╭─ Source extract
Tuesday 26 January 2010

After lunch, we took a leisurely trip downriver in a canoe (complete with chauffeur/paddler). It was lovely. Kingfishers on the riverbank, iridescent dragonflies darting in front of the canoe, oh, and banded mangrove snakes sleeping off lunch in the trees.
This one was about 2 feet across.

With JB much better & de-corked,we set off for Khao Lak, about 3 hours drive up the coast from Phuket. Khao Lak is THE place for people who are: a) German & on a package tour, or b) looking to go on live aboard dives to the Similan Islands. As we fell into neither category, we made a detour to Khao Sok national park, in search of the fabled Rafflesia, the biggest flower in the world. Its fragrance is said to resemble that of a rotting corpse. I couldn't smell anything, although I have been sleeping in the same room as JB's climbing shoes for 9 weeks now, so...............

Friday 22 January 2010

Phuket was meant to be an overnight stop, but due to JB contracting a particularly vicious stomach bug, it looks like we'll be here or a few days. Luckily, I befriended an Australian on the beach & managed to procure a cork from his hat which, hopefully, will serve as a temporary solution.
╰─
╭─ Excerpted records
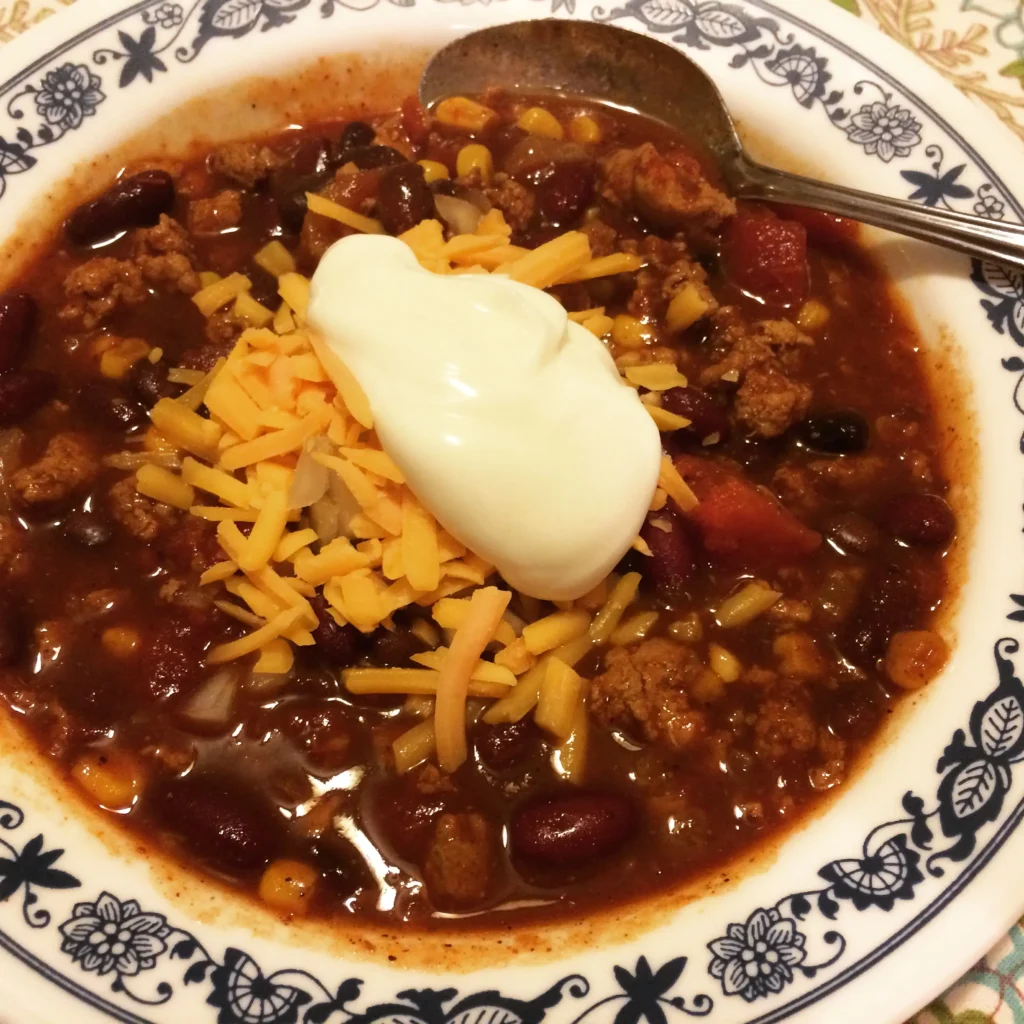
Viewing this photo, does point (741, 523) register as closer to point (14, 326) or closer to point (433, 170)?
point (433, 170)

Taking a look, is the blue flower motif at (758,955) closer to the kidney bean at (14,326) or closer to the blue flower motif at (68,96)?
the kidney bean at (14,326)

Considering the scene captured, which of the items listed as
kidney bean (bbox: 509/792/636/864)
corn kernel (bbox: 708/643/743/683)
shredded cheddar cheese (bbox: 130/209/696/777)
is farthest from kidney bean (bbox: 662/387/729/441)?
kidney bean (bbox: 509/792/636/864)

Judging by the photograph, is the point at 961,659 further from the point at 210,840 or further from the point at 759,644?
the point at 210,840

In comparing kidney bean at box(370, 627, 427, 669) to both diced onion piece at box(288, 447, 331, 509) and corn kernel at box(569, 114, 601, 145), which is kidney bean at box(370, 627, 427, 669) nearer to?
diced onion piece at box(288, 447, 331, 509)

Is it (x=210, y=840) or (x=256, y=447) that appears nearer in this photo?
(x=210, y=840)

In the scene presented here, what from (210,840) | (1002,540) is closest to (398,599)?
(210,840)

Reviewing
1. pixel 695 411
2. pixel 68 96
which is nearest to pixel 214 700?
A: pixel 695 411

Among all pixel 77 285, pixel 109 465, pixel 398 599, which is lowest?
pixel 398 599

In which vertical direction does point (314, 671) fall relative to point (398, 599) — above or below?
below
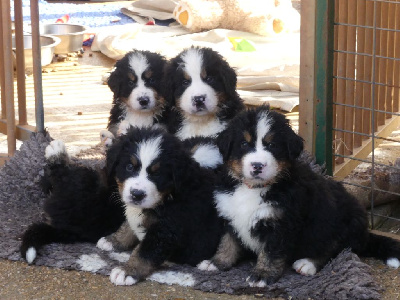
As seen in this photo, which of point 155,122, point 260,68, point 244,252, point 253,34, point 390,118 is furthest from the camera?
point 253,34

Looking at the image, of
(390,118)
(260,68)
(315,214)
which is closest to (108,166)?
(315,214)

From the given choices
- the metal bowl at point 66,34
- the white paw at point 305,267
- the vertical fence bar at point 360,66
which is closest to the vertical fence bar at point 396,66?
the vertical fence bar at point 360,66

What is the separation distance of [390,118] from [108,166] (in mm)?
2708

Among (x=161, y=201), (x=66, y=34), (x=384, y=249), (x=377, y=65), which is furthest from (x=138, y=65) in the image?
(x=66, y=34)

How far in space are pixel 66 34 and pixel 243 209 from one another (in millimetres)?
5430

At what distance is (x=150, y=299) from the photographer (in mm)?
3697

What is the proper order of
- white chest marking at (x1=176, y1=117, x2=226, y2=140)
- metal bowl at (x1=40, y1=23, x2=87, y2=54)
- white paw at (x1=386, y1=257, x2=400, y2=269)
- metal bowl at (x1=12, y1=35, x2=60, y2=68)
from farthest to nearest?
metal bowl at (x1=40, y1=23, x2=87, y2=54)
metal bowl at (x1=12, y1=35, x2=60, y2=68)
white chest marking at (x1=176, y1=117, x2=226, y2=140)
white paw at (x1=386, y1=257, x2=400, y2=269)

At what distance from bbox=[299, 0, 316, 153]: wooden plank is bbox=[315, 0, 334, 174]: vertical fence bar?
26 mm

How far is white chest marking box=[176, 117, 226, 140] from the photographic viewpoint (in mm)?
4707

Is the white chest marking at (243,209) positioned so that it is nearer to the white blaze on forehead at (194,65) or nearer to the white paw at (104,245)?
the white paw at (104,245)

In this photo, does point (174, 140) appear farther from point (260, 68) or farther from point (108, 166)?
point (260, 68)

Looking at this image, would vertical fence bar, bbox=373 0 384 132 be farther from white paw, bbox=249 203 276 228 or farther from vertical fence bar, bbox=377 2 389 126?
white paw, bbox=249 203 276 228

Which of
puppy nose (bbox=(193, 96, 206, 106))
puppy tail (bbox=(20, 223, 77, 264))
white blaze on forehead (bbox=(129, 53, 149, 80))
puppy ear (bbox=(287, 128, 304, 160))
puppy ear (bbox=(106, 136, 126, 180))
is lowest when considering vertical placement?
puppy tail (bbox=(20, 223, 77, 264))

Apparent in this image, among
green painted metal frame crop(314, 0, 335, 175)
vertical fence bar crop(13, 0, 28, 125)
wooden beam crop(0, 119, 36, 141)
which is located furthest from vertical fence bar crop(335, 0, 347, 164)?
vertical fence bar crop(13, 0, 28, 125)
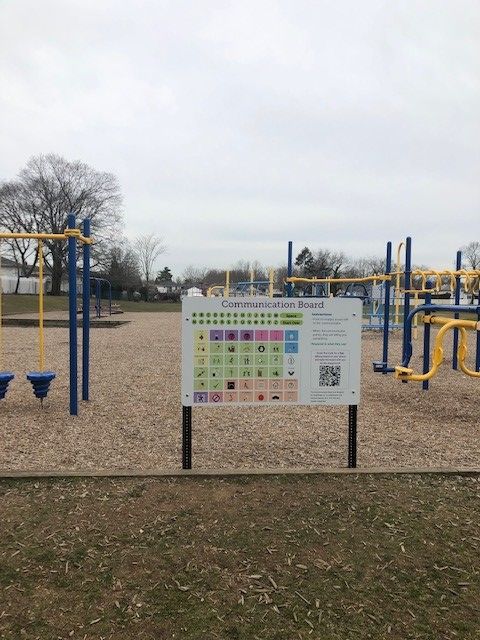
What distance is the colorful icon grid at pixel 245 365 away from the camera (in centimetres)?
373

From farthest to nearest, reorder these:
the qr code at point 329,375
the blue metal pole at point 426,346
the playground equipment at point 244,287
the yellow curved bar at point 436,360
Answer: the playground equipment at point 244,287 < the blue metal pole at point 426,346 < the yellow curved bar at point 436,360 < the qr code at point 329,375

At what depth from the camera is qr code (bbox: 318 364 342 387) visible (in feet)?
12.6

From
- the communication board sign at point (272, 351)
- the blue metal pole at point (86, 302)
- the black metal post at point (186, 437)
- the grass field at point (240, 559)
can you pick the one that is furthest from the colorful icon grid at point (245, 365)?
the blue metal pole at point (86, 302)

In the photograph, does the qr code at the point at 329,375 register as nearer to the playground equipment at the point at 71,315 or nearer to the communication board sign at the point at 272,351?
the communication board sign at the point at 272,351

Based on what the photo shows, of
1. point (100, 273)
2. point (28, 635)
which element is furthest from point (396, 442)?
point (100, 273)

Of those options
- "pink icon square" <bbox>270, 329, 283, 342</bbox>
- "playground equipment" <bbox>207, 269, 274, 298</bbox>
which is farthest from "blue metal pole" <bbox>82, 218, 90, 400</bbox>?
"playground equipment" <bbox>207, 269, 274, 298</bbox>

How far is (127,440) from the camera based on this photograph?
15.2 ft

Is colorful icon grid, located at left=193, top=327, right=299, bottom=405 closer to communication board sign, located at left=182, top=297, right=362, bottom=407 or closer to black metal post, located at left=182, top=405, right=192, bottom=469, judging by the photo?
communication board sign, located at left=182, top=297, right=362, bottom=407

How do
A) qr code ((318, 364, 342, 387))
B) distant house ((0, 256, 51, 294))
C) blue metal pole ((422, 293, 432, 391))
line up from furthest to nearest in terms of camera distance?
distant house ((0, 256, 51, 294)) < blue metal pole ((422, 293, 432, 391)) < qr code ((318, 364, 342, 387))

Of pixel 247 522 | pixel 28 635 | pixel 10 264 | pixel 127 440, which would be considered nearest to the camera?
pixel 28 635

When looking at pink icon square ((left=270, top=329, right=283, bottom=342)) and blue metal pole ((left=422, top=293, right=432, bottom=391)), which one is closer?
pink icon square ((left=270, top=329, right=283, bottom=342))

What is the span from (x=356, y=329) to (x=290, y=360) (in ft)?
1.79

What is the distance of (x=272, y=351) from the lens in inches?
150

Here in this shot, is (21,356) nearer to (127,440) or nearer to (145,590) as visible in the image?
(127,440)
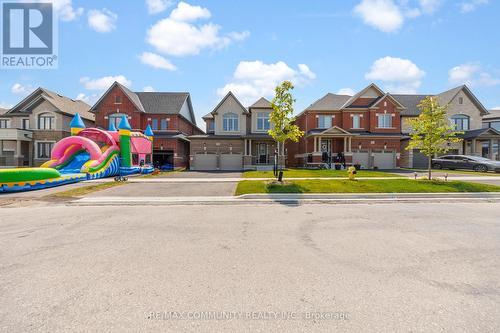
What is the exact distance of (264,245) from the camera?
5039 millimetres

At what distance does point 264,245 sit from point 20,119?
139 feet

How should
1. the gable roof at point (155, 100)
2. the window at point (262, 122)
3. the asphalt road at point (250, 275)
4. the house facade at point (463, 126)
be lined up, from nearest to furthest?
the asphalt road at point (250, 275)
the house facade at point (463, 126)
the gable roof at point (155, 100)
the window at point (262, 122)

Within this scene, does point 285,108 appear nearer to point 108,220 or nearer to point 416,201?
point 416,201

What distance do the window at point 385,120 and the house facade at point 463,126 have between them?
2874 mm

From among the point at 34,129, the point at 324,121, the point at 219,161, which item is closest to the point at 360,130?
the point at 324,121

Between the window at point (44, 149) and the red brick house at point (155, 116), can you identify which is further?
the window at point (44, 149)

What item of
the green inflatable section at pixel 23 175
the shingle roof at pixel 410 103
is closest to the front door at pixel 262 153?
the shingle roof at pixel 410 103

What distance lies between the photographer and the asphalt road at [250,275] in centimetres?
271

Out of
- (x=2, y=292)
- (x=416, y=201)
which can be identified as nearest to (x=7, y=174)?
(x=2, y=292)

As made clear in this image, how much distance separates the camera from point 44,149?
31047 mm

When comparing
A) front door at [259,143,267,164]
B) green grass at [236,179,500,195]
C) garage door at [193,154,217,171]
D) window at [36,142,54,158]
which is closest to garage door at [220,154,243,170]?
garage door at [193,154,217,171]

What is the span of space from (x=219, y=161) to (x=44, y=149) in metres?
24.1

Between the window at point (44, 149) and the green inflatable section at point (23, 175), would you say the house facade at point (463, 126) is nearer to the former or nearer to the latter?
the green inflatable section at point (23, 175)

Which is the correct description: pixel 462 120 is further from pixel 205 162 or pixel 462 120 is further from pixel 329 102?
pixel 205 162
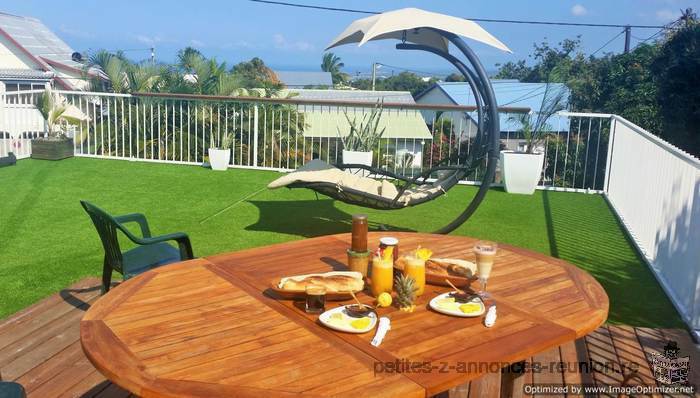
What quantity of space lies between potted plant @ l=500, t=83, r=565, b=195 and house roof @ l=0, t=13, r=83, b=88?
19.8 m

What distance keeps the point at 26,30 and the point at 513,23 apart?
20.9 m

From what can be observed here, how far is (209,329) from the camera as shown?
5.86ft

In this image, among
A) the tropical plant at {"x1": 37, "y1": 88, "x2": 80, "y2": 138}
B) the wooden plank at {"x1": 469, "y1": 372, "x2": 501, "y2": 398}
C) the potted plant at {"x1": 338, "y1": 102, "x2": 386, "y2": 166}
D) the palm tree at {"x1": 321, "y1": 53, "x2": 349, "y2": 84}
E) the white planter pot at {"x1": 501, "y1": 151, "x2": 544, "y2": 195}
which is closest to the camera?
the wooden plank at {"x1": 469, "y1": 372, "x2": 501, "y2": 398}

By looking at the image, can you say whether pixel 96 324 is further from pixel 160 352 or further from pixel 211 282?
pixel 211 282

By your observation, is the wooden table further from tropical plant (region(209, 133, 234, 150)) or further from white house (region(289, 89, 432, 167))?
tropical plant (region(209, 133, 234, 150))

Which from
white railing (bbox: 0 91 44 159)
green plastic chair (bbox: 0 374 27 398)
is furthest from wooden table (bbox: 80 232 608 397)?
white railing (bbox: 0 91 44 159)

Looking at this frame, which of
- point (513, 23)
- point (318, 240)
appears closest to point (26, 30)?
point (513, 23)

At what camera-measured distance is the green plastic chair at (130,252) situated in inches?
122

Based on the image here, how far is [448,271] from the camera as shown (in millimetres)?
2254

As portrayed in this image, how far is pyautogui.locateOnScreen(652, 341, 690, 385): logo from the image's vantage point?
278 centimetres

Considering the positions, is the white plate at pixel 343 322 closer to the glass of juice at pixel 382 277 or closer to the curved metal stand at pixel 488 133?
the glass of juice at pixel 382 277

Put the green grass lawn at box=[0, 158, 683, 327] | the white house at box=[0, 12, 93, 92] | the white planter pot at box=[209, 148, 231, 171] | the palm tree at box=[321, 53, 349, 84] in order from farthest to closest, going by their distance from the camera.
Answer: the palm tree at box=[321, 53, 349, 84], the white house at box=[0, 12, 93, 92], the white planter pot at box=[209, 148, 231, 171], the green grass lawn at box=[0, 158, 683, 327]

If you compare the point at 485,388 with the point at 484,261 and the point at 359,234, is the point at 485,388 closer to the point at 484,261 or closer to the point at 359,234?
the point at 484,261

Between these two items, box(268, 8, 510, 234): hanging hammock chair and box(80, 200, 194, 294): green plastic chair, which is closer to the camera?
box(80, 200, 194, 294): green plastic chair
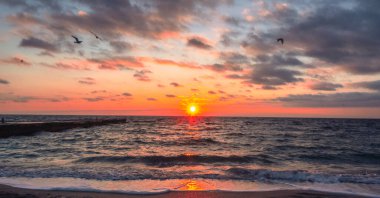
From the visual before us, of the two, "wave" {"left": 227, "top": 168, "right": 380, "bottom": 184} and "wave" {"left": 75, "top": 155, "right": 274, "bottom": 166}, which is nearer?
"wave" {"left": 227, "top": 168, "right": 380, "bottom": 184}

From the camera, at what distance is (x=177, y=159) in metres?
22.0

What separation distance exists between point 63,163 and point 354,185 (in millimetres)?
15762

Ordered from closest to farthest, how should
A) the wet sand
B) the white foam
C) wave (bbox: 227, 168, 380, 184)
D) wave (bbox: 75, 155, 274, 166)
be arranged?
the wet sand → the white foam → wave (bbox: 227, 168, 380, 184) → wave (bbox: 75, 155, 274, 166)

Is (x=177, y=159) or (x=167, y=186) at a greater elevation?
(x=167, y=186)

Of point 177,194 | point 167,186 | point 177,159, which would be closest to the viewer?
point 177,194

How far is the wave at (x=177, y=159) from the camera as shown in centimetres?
2091

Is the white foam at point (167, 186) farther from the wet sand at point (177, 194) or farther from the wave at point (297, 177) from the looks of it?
the wave at point (297, 177)

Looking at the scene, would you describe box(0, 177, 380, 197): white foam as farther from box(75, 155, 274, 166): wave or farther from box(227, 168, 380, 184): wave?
box(75, 155, 274, 166): wave

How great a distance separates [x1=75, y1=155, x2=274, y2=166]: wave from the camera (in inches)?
823

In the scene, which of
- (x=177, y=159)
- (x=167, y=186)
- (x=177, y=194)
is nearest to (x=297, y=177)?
(x=167, y=186)

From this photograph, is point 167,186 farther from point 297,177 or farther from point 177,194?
point 297,177

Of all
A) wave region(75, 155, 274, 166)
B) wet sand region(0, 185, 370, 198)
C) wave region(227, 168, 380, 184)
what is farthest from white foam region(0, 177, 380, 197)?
wave region(75, 155, 274, 166)

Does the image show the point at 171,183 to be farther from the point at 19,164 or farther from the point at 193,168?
the point at 19,164

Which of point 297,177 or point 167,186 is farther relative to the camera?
point 297,177
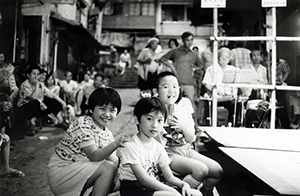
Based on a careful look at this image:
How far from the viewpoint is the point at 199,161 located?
4.00 feet

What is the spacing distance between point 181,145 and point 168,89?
0.93 feet

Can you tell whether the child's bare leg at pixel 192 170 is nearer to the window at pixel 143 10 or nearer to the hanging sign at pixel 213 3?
the hanging sign at pixel 213 3

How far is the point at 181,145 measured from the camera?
127 cm

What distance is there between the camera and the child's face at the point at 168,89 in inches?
49.1

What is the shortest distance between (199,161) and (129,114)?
218cm

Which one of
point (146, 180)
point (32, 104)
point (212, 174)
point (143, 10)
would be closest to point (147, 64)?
point (32, 104)

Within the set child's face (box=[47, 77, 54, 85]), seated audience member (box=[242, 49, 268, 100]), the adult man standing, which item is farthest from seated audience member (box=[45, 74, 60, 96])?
Result: seated audience member (box=[242, 49, 268, 100])

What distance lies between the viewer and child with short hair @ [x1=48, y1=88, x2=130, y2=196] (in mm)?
1049

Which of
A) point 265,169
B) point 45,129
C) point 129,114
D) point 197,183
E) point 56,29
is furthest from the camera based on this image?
point 56,29

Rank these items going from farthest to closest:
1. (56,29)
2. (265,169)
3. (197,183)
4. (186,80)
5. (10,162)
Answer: (56,29) < (186,80) < (10,162) < (197,183) < (265,169)

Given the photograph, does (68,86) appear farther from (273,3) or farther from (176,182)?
(176,182)

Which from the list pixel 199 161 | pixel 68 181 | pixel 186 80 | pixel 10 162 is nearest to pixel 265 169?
pixel 199 161

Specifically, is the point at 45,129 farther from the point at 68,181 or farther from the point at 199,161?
the point at 199,161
╰─
_Required task_
Carry on the Thailand travel diary from the point at which it stops.

_The response_
Morning worship, sun temple, Pattong beach.
And so we moved back into Thailand, to Phuket. We're staying in Pattong,a place where many thousands of people come every year to worship Bacchus & Helios. There's a temple to Bacchus on every corner, and a giant temple to Helios by the sea. For me though, it resembles nothing more than Benidorm on steroids. But without Sticky Vicky.
JB at the summit. He has asked that I point out that, although he appears to be merely standing on a ledge, a few feet off the ground, it really is the summit.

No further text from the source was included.